TO DO ->
[1] In the passage on Guyau below, turn the paragraph that begins "Guyau also took interest in aesthetic theory" into a short list that keeps its main facts.
[2] Based on the passage on Guyau below, say whether each statement agrees with it. Answer yes or no and quote the words that decide it. (a) Guyau's mother published Le Tour de France par deux enfants under the pseudonym Pierre Ulric. (b) Guyau saw English utilitarianism as a modern form of Epicureanism. (c) Guyau shared Herbert Spencer's view that the growth of the arts signals a society's decline.
[3] Carry on the passage on Guyau below, starting after its final sentence.

PASSAGE GIVEN ->

His mother, Augustine Tuillerie (who married Fouillée after Guyau's birth), published Le Tour de France par deux enfants in 1877 under the pseudonym G. Bruno.

Guyau's wife published short novels for young people under the pseudonym of Pierre Ulric.

Sculpture of Guyau in Menton

Philosophy

Guyau's works primarily analyze and respond to modern philosophy, especially moral philosophy. Largely seen as an Epicurean, he viewed English utilitarianism as a modern version of Epicureanism. Although an enthusiastic admirer of the works of Jeremy Bentham and John Stuart Mill, he did not spare them a careful scrutiny of their approach to morality.

In his Esquisse d'une morale sans obligation ni sanction, probably his most important work on moral theory, he begins from Fouillée, maintaining that utilitarian and positivist schools, despite admitting the presence of an unknowable in moral theory, wrongly expel individual hypotheses directed towards this unknowable. He states that any valid theory of ethics must consider the moral sphere as consisting not merely of moral facts (the utilitarian approach) but also, and more importantly, of moral ideas. On the other hand, in contrast to Fouillée, he does not see this unknowable itself as able to contribute a "principle practically limiting and restricting conduct," i.e. of "mere justice" which, he states, comes too close to Kantian notions of duty; for this, in turn, would bring us back to a theory of moral obligation, which, as the title suggests, he wishes to free moral theory from. Much of his treatise is dedicated to arguing what moral theory can be based upon that relieves moral theorists from relying on e.g. duty, sanctions, and obligations. For example,

The only admissible "equivalents" or "substitutes" of duty, to use the same language as the author of "La Liberté et le Déterminisme" appear to us to be:

  1. The consciousness of our inward and superior power, to which we see duty practically reduced.
  2. The influence exercised by ideas over actions.
  3. The increasing fusion of the sensibilities, and the increasingly social character of our pleasures and sorrows.
  4. The love of risk in action, of which we will show the importance hitherto ignored.
  5. The love of metaphysical hypothesis, which is a sort of risk of thought.[1]

Guyau also took interest in aesthetic theory, particularly its role in society and social evolution. Primarily, Guyau's theories of aesthetics refute Immanuel Kant's idea that aesthetic judgment is disinterested, and accordingly, partitioned off from the faculties of mind responsible for moral judgement. In Les Problèmes de l'esthétique contemporaine, Guyau argues that beauty in fact activates all dimensions of the mind—the sensual, the intellectual, and the moral. Aesthetic sensations are fully integrated with life and morality. They are also the mark of man's self-actualization. Contrary to Herbert Spencer's theory that the development of the arts is an indicator of the decline of society at large, Guyau maintains that as society continues to evolve, life will become increasingly aesthetic. In L'Art au point de vue sociologique, Guyau argues the purpose of art is not to merely produce pleasure, but to create sympathy among members of a society. By extension, he contends that art has the power to reform societies as well as to form them anew.

DATA PROVIDED ->
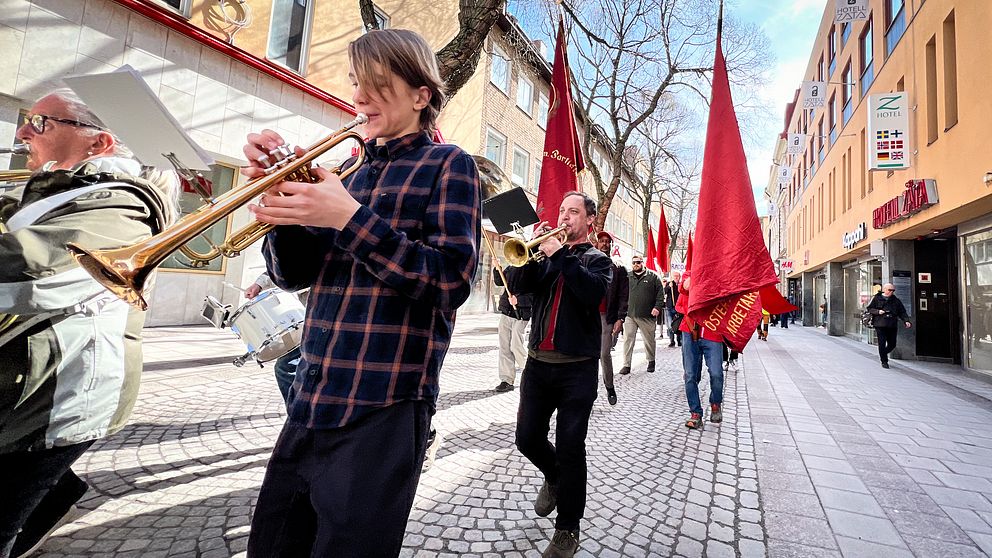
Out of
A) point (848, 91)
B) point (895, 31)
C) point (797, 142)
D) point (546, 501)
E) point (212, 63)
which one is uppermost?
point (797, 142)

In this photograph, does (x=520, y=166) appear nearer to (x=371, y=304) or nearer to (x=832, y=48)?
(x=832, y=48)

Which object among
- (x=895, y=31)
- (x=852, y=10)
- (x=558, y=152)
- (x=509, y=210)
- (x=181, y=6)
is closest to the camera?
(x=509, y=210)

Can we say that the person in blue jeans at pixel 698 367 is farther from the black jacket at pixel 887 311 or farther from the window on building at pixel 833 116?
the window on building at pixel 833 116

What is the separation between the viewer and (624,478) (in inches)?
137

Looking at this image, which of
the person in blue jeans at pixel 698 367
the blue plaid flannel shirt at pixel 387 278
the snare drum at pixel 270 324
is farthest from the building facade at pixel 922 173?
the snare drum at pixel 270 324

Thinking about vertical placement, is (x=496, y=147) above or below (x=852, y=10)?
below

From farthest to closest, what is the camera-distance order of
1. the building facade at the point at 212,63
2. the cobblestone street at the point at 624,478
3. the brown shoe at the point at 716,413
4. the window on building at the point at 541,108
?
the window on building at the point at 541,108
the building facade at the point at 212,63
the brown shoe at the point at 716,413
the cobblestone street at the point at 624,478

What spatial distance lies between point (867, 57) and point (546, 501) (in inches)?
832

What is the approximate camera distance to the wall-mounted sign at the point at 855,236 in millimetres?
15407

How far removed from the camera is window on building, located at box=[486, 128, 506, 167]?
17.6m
---
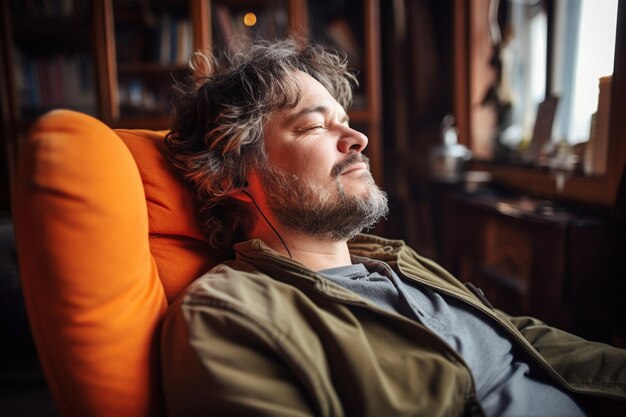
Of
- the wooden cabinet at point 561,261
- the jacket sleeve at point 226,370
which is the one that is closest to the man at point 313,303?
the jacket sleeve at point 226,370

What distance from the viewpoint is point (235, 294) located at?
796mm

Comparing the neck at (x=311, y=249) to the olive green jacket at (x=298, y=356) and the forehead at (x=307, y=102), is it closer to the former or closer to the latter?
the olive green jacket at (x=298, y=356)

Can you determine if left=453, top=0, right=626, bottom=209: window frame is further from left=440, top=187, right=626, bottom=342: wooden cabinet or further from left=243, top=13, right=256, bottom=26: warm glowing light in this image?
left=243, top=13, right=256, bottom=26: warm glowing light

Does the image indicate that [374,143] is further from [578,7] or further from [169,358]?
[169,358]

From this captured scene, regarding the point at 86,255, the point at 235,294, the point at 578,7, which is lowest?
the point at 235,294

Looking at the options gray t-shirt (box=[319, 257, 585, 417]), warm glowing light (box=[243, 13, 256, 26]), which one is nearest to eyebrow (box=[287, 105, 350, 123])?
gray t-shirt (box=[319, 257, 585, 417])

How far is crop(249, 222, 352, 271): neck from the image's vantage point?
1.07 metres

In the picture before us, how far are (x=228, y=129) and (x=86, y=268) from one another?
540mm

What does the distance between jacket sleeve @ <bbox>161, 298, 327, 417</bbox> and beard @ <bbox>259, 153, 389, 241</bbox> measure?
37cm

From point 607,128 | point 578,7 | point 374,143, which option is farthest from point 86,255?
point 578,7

RESPONSES BY TASK ->
[1]
- Guyau was interested in aesthetic theory, especially its role in society and social evolution.
- He rejected Kant's view that aesthetic judgment is disinterested and separate from moral judgment.
- In Les Problèmes de l'esthétique contemporaine, he argues that beauty engages the sensual, intellectual and moral mind alike. He holds that aesthetic sensations are fully part of life and morality and mark man's self-actualization.
- Against Spencer, who saw the development of the arts as a sign of society's decline, he holds that life will grow more aesthetic as society evolves.
- In L'Art au point de vue sociologique, he says art exists to create sympathy among members of a society, not merely to give pleasure. He also holds that it can reform societies and form them anew.

[2]
(a) No: "published Le Tour de France par deux enfants in 1877 under the pseudonym G. Bruno."
(b) Yes: "he viewed English utilitarianism as a modern version of Epicureanism."
(c) No: "Contrary to Herbert Spencer's theory that the development of the arts is an indicator of the decline of society at large, Guyau maintains that as society continues to evolve, life will become increasingly aesthetic."

[3]
Influence

Although Guyau is now a relatively obscure philosopher, his approach to philosophy earned him much praise from those who knew of him and his philosophy. Because he rarely made his political ideology explicit, Guyau has been portrayed as a socialist, an anarchist, and as a libertarian liberal in the style of John Stuart Mill. However, Guyau clearly expressed republican sympathies in which he praised the French Revolution, saluted the Third Republic's promotion of civic and moral education, described voting as a "duty," and cautiously argued that democracy offered propitious conditions for creative development.[2]

He is the original source of the notion of anomie, which found much use in the philosophy of Guyau's contemporary Émile Durkheim, who stumbled upon it in a review of "Irréligion de l'avenir".[3] He is admired and well-quoted by the anarchist Peter Kropotkin, in Kropotkin's works on ethics, where Guyau is described as an anarchist.[4] Peter Kropotkin devotes an entire chapter to Guyau in his Ethics: Origin and Development, describing Guyau's moral teaching as "so carefully conceived, and expounded in so perfect a form, that it is a simple matter to convey its essence in a few words",[5] while the American philosopher Josiah Royce considered him as "one of the most prominent of recent French philosophical critics."[6]

Bibliography

  • Essai sur la morale littéraire. 1873.
  • Mémoire sur la morale utilitaire depuis Epicure jusqu'à l'ecole anglaise. 1873
  • Première année de lecture courante. 1875.
  • Morale d'Epicure. 1878.
  • Morale anglaise contemporaine. 1879.
  • Vers d'un philosophe.
  • Problèmes de l'esthétique contemporaine. 1884.
  • Esquisse d'une morale sans obligation ni sanction. 1884.
  • Irréligion de l'avenir. 1886, engl. The Non-religion of the future, New York 1962
  • L'Art au point de vue sociologique. 1889.
  • Education et Heredite. Etude sociologique. Paris 1902.

Notes

  1. Esquisse d'une morale sans obligation ni sanction, p. 4
  2. Behrent, Michael C. (2008). "The Mystical Body of Society: Religion and Association in Nineteenth-Century French Political Thought". Journal of the History of Ideas. 69 (2): 235–236.
  3. Orru, p. 499
  4. Peter Kropotkin (1898). "Anarchist Morality". RevoltLib. When the Australian, quoted by Guyau, wasted away beneath the idea that he has not yet revenged his kinsman's death; when he grows thin and pale, a prey to the consciousness of his cowardice, and does not return to life till he has done the deed of vengeance, he performs this action, a heroic one sometimes, to free himself of a feeling which possesses him, to regain that inward peace which is the highest of pleasures.
  5. Ethics: Origin and Development, p. 322
  6. Orru, p. 501

Further reading

  • Ansell-Pearson, K. (2014). "Morality and the philosophy of life in Guyau and Bergson." Continental Philosophy Review 47(1): 59-85.*
  • Michael C. Behrent, "Le débat Guyau-Durkheim sur la théorie sociologique de la religion," Archives de sciences sociales des religions 142 (avr.-juin 2008): 9-26.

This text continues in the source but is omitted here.